Cependant, toutes ces actions étaient de nature défensive. Afin de s’attaquer à la racine des problèmes, de s’atteler à une analyse critique de la crise de la dette publique, lors de Conférence Internationale contre la dette et l’austérité qui s’est tenue à Athènes du 6 au 8 mai 2011, les femmes ont tenu une première rencontre publique. Essentiellement féminine, elle a favorisé l’expression des dizaines de femmes qui ont fait l’inventaire impitoyable des tragédies personnelles causées par les politiques du tristement célèbre « Mémorandum » mis en œuvre par la « Troïka » et le gouvernement Papandréou. Ce fut lors de cette rencontre que Konstantina Kouneva [1], alors qu’elle ne s’était plus exprimée dans quelque manifestation politique depuis sa tentative d’assassinat en 2009, repris publiquement la parole. Elle s’est souvenue de son passé et du début des malheurs de sa Bulgarie natale qui coïncidèrent avec le déclenchement de la crise de sa dette publique. Une crise qui a poussé ses compatriotes - et elle-même - à la misère et à l’immigration.

Au lendemain de cette rencontre fondatrice, l’Initiative de Femmes contre la Dette et les Mesures d’Austérité organisa à Thessalonique un grand meeting international. Ici, la façon de faire et l’expérience étaient assez différentes. Bien préparé par des interventions des militantes de l’Initiative expliquant les tenants et les aboutissants de ce meeting dans des espaces du centre ville mais aussi dans des écoles, des hôpitaux et des entreprises, cet évènement a rassemblé 300 hommes et femmes, surtout des syndicalistes et des représentant-e-s des mouvements sociaux. Après avoir écouté les trois oratrices, la députée indépendante Sofia Sakorafa, exclue du Pasok après son refus de voter les mesures d’austérité prévues par le Mémorandum, la brésilienne Maria Lucia Fattorelli, protagoniste des audits de la dette de l’Equateur et du Brésil et Voula Taki, co-fondatrice de l’Initiative des Femmes contre la Dette de Thessalonique, les participant-e-s ont alimenté un débat de grande qualité et de haute créativité.

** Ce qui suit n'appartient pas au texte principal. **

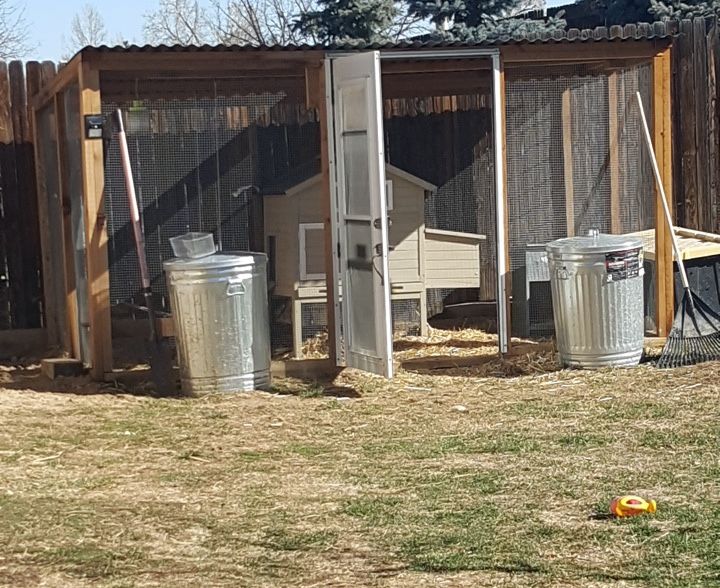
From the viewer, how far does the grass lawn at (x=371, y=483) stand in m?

Les femmes étant les premières touchées par la crise actuelle, ce n’est pas un hasard si le premier mouvement authentique de base contre la dette publique grecque émergea sous leur impulsion ! Bien qu’encore à ses débuts, l’Initiative des Femmes contre la Dette et les Mesures d’Austérité montre que le combat contre la dette est non seulement possible mais qu’il peut aussi inspirer des franges de l’avant-garde sociale, sinon des gens sans expérience militante. De plus, elle montre que l’unité la plus large n’est contraire ni à la radicalité ni à l’internationalisme en actes. Tout permet de laisser présager que la suite de cette expérience pionnière s’annonce fort intéressante car utile pour toutes les résistances au néolibéralisme tant en Grèce que partout ailleurs en Europe et dans le monde…


[1|1| K. Kouneva, immigrée bulgare en Grèce, était dirigeante du syndicat très combatif des nettoyeuses de la région d’Athènes lorsqu’elle fut victime d’une tentative d’assassinat au vitriol orchestrée probablement par le patronat, en décembre 2009 (les auteurs de cet acte odieux restent toujours introuvables !). Défigurée et sa vie ayant été solidement mise en danger, K. Kouneva commence à peine à se rétablir quelque peu après avoir subi des dizaines d’opérations.